— Start GIVEN RECORDS —

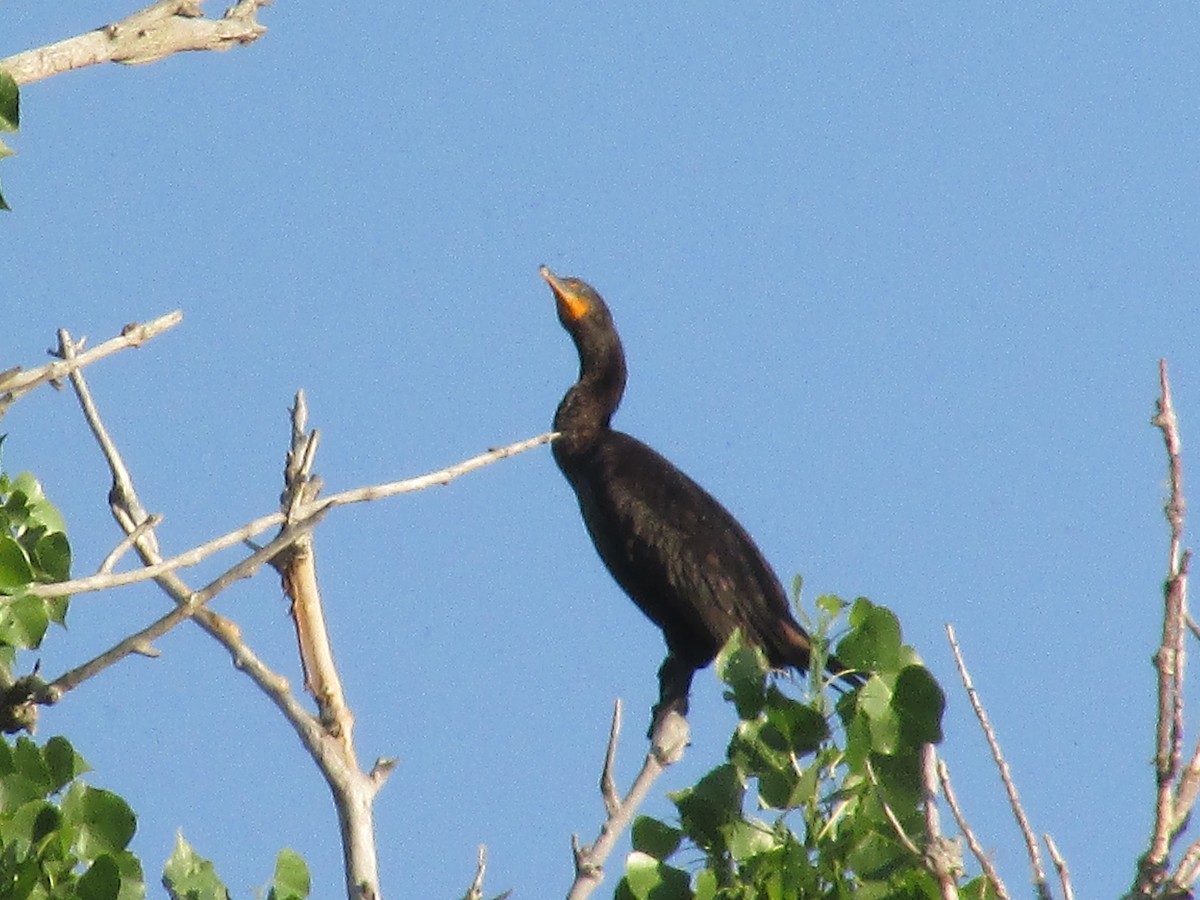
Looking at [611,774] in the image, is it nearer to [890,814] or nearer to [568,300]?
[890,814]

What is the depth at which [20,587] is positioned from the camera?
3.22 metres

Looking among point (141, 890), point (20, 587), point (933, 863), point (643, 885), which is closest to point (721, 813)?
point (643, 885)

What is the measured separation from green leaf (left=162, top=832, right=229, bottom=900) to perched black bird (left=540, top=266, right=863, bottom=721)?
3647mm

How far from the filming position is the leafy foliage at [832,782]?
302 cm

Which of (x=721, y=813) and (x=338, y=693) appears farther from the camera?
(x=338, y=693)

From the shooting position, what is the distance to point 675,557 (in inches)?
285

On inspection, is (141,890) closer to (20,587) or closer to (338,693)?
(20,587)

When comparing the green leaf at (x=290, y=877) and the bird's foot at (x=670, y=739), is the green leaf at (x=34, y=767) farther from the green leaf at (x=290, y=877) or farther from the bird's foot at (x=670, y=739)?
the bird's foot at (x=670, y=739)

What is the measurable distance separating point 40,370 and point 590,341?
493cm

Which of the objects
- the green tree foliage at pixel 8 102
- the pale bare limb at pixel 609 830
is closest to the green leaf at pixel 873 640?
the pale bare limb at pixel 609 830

— End GIVEN RECORDS —
— Start GIVEN RECORDS —

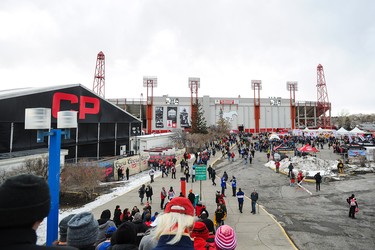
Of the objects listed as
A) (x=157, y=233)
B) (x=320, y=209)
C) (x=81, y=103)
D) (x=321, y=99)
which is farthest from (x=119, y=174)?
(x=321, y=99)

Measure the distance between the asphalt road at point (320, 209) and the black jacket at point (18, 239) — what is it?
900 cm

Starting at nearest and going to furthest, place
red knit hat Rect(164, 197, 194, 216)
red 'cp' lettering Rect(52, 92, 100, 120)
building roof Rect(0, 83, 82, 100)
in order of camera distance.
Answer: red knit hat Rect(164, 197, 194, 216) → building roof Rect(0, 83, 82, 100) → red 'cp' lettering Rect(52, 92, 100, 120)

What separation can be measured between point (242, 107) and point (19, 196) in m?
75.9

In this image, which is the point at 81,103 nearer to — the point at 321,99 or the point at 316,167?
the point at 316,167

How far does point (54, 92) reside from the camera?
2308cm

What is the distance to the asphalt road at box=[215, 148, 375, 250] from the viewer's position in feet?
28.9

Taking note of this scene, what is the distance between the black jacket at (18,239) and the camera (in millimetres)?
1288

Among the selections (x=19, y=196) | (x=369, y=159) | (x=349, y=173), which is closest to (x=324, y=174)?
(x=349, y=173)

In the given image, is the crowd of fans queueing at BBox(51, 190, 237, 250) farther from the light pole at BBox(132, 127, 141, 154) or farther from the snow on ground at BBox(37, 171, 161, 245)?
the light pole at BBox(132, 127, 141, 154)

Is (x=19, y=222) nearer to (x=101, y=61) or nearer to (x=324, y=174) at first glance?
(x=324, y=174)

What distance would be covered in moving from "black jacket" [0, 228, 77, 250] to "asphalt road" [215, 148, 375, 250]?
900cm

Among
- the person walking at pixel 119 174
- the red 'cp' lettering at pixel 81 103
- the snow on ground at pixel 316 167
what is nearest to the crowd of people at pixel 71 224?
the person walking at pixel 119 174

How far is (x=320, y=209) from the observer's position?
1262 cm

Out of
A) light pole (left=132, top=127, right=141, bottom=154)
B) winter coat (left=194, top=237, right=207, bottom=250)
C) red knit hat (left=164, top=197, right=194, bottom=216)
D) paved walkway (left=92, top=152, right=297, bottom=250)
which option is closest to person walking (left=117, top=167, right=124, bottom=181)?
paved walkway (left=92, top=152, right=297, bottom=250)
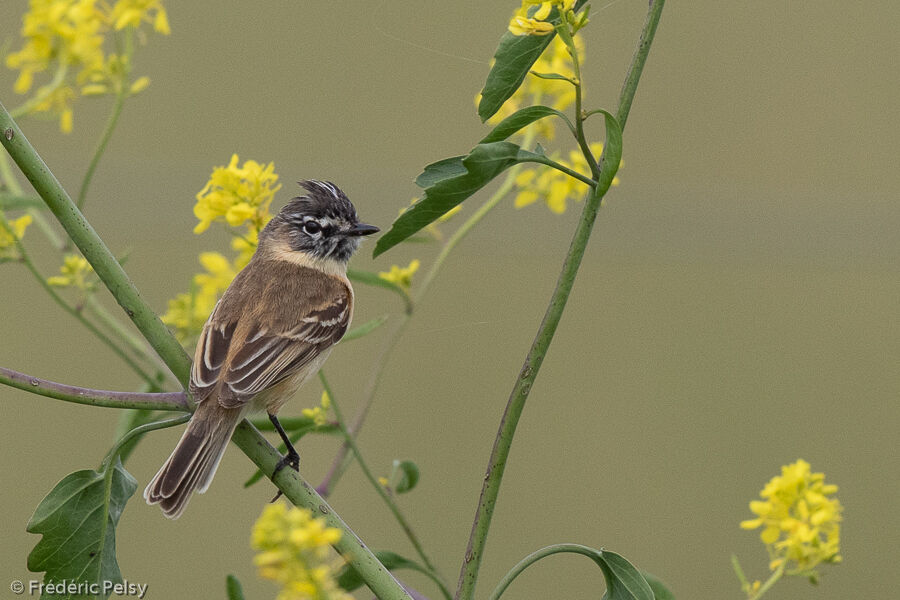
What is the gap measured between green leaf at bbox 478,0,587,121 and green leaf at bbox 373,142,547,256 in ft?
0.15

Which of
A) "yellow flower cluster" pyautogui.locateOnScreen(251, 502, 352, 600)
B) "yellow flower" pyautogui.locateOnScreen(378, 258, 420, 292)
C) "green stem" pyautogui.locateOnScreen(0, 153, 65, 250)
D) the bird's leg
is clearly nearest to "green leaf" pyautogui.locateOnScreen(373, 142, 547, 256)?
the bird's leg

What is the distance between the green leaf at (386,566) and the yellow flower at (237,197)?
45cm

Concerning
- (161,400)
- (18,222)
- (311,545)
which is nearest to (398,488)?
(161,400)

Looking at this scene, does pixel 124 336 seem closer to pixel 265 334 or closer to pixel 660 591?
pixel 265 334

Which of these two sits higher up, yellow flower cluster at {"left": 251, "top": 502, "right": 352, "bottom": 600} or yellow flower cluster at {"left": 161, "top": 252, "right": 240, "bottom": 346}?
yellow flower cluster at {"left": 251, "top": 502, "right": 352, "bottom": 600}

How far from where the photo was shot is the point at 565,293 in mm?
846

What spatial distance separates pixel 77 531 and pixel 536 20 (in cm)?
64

— End GIVEN RECORDS —

▸ REQUIRED TASK
Show each line from the rows above that contains the word "walking". Treat uppercase and lowercase as different.

▸ FULL OUTPUT
- the person walking at pixel 119 174
the person walking at pixel 119 174
which option is closest to person walking (left=117, top=167, right=124, bottom=181)?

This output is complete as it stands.